How did travel get so toxic? Our Travel Editor says the ‘travel shaming’ of last summer seems almost cute compared to now
Travel used to bring us together. Now, it feels like it’s tearing us apart.
I don’t mean the €500 fines and 14-day quarantines. Travel may be connected to a fraction of our outbreaks, but we all know that Covid-19 and its variants didn’t blow in with the wind.
Now is not the time for holidays. Tough restrictions are necessary.

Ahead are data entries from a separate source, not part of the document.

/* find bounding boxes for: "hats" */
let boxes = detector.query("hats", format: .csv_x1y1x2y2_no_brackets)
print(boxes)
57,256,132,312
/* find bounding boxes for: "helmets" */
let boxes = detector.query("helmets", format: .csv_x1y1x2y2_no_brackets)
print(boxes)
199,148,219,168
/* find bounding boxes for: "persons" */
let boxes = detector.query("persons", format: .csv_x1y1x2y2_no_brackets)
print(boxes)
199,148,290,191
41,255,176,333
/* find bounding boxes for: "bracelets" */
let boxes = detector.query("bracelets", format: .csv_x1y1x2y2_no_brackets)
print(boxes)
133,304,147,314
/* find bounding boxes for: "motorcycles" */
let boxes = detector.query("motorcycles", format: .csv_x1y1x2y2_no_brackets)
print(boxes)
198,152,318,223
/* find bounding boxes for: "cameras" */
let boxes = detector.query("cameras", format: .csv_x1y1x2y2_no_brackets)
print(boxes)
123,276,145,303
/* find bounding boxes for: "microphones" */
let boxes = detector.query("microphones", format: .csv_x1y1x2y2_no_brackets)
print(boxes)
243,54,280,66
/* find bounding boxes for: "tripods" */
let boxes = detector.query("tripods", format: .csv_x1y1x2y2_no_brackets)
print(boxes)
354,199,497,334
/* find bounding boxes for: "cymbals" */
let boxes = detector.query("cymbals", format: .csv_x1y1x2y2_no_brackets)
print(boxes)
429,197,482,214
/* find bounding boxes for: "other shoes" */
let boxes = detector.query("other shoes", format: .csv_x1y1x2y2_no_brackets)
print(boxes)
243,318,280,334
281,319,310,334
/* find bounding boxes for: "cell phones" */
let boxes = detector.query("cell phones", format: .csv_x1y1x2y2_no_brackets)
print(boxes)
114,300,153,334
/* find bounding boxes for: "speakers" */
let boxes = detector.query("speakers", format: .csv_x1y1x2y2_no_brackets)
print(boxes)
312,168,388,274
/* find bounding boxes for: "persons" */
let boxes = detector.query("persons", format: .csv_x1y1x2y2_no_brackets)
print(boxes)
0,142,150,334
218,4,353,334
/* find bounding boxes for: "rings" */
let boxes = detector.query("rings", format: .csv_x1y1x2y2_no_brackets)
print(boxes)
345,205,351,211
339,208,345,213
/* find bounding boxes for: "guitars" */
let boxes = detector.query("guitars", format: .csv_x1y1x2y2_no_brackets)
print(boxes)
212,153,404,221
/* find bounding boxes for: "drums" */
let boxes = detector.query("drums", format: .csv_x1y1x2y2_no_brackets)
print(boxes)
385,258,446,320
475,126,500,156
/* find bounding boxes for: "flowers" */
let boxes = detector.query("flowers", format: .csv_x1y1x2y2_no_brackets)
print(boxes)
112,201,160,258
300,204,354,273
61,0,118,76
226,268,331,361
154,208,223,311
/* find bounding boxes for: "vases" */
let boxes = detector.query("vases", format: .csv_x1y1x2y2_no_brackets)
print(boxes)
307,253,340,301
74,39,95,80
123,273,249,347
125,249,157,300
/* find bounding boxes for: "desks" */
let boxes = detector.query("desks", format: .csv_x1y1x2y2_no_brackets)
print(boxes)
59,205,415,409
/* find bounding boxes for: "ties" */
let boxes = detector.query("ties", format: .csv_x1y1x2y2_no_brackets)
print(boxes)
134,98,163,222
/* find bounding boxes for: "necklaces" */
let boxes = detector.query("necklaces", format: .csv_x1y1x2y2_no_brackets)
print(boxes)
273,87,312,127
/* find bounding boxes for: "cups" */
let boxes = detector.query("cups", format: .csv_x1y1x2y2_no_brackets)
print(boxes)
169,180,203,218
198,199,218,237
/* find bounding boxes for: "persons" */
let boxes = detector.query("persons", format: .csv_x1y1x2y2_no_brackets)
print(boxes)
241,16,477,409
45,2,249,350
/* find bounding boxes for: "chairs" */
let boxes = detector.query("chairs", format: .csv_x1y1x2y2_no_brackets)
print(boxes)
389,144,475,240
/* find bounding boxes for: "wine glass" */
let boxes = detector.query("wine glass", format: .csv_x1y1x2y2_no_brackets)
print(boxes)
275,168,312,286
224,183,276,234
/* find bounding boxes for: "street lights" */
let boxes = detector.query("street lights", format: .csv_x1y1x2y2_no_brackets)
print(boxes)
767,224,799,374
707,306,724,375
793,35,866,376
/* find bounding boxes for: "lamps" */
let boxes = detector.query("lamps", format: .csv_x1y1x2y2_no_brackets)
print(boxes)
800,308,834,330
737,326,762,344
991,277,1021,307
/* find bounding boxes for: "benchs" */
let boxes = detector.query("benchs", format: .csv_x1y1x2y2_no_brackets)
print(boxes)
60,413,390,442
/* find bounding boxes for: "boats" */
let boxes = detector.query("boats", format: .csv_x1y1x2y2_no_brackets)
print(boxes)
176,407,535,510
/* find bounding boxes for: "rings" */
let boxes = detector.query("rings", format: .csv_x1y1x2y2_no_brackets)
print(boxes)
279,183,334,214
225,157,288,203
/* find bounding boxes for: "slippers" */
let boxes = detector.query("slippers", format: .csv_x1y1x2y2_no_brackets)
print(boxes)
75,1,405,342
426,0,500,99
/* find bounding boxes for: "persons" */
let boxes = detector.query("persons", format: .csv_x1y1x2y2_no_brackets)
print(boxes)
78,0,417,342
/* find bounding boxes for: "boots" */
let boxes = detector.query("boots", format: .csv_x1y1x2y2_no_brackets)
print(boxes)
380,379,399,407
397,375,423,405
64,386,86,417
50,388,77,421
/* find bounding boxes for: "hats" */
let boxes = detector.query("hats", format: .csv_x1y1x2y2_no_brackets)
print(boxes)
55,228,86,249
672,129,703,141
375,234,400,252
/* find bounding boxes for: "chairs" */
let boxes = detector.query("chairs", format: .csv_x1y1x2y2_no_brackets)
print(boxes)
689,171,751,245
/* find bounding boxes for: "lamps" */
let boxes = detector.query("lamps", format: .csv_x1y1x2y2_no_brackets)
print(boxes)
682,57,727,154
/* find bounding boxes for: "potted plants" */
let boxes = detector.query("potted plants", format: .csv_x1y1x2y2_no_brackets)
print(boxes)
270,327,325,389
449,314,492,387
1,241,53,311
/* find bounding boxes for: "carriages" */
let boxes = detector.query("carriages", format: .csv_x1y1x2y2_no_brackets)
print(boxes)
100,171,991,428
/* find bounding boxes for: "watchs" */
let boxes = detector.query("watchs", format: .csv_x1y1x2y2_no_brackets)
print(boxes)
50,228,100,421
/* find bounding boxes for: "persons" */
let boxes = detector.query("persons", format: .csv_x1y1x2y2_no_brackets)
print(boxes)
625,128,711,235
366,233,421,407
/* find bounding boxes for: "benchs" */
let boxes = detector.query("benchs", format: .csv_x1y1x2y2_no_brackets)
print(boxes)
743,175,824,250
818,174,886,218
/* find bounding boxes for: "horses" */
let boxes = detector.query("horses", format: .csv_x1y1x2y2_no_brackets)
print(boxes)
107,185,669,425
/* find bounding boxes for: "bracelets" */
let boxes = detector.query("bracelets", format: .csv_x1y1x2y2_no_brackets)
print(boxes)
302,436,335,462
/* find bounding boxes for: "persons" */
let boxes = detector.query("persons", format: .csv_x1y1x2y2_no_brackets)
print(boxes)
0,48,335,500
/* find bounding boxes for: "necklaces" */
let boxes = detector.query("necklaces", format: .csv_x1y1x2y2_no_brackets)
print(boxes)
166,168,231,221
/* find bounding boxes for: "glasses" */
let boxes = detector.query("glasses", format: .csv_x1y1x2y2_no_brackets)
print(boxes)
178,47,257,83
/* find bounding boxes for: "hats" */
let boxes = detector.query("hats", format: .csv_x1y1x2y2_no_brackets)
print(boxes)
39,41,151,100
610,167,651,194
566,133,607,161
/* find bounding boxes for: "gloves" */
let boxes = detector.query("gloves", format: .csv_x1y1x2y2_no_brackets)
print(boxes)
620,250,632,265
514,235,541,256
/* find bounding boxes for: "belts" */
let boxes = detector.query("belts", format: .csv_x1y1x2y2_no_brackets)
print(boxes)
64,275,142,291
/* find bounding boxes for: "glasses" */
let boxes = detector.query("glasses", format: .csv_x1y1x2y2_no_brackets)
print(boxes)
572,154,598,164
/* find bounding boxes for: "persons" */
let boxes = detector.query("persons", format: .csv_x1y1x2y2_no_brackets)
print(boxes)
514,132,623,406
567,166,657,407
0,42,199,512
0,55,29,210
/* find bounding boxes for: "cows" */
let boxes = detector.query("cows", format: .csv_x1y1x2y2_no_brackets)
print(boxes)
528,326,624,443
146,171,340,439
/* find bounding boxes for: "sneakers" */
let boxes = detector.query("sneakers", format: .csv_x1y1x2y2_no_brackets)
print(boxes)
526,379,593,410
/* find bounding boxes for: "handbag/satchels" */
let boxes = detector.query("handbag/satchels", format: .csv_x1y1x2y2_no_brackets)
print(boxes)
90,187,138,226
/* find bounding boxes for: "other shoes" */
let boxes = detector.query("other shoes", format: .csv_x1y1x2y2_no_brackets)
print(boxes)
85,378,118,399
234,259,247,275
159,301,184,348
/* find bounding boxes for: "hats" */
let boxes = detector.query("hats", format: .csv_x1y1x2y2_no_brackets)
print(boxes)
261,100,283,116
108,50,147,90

But we are going beyond restricting travel. We are demonising it. And by obsessing so hard on one area, by continually failing to see it within the context of flawed plans, community transmission and vaccine delays, we are tying it to fear and panic. We are removing hope for 2021, and we risk deepening Covid’s devastation of our holiday and tourism industries.
The ‘travel shaming’ of last summer feels almost cute by comparison. At Dublin Airport, DAA chief Dalton Philips has sent staff a message describing the sector as “villianised”. On Liveline, Frank and Una threw themselves to the wolves from their balcony in Gran Canaria. In the UK, Boris Johnson called holidays “illegal”. Travel agents here are fielding angry calls.
“It’s nothing more than a distraction,” says a livid Paul Hackett of tour operator ClickAndGo.com.
After Dr Tony Holohan dubbed overseas summer holidays “unrealistic” recently, Hackett’s staff got “dog’s abuse” from customers looking to cancel, he says. Restrictions are needed now, but ruling out travel for 2021 is premature given vaccinations haven’t been rolled out, he adds. “It’s as if we’re giving up the game before we’ve started to play.”
Sun holidays are just the start. Travel is also about connectivity, business, seeing family and over 250,000 Irish tourism jobs. Taking a blunt hammer to it doesn’t just stop trips now; it thrashes confidence in the future. It may prompt airlines to move planes elsewhere, or overseas tourists to look beyond this island for trips in 2022 and 2023, and that will cost us dearly.
The message that Ireland is closed is drowning out the one that it will reopen. State supports have been critical in keeping hotels, restaurants and B&Bs from collapse, but any new clampdowns should come with the reassurance that travel will play a big role in our recovery, or we risk decades of experience running out the door.
Countries like Greece and Spain have mixed hard lines with hopeful notes, talking not just of travel in terms of “bans”, but of their hopes and plans for when vaccinations and testing will make it possible to welcome us once again. By comparison, Ireland feels like it is in cold storage.
Clearly, we can’t court tourists now. But travel was central to our island economy and identity, and will be again. We don’t need to demonise or politicise this. We need to place travel in the bigger picture, see it within the full, chaotic context of Ireland’s Covid crisis, and remind ourselves that we will holiday abroad, and we will welcome visitors again, when it is safe.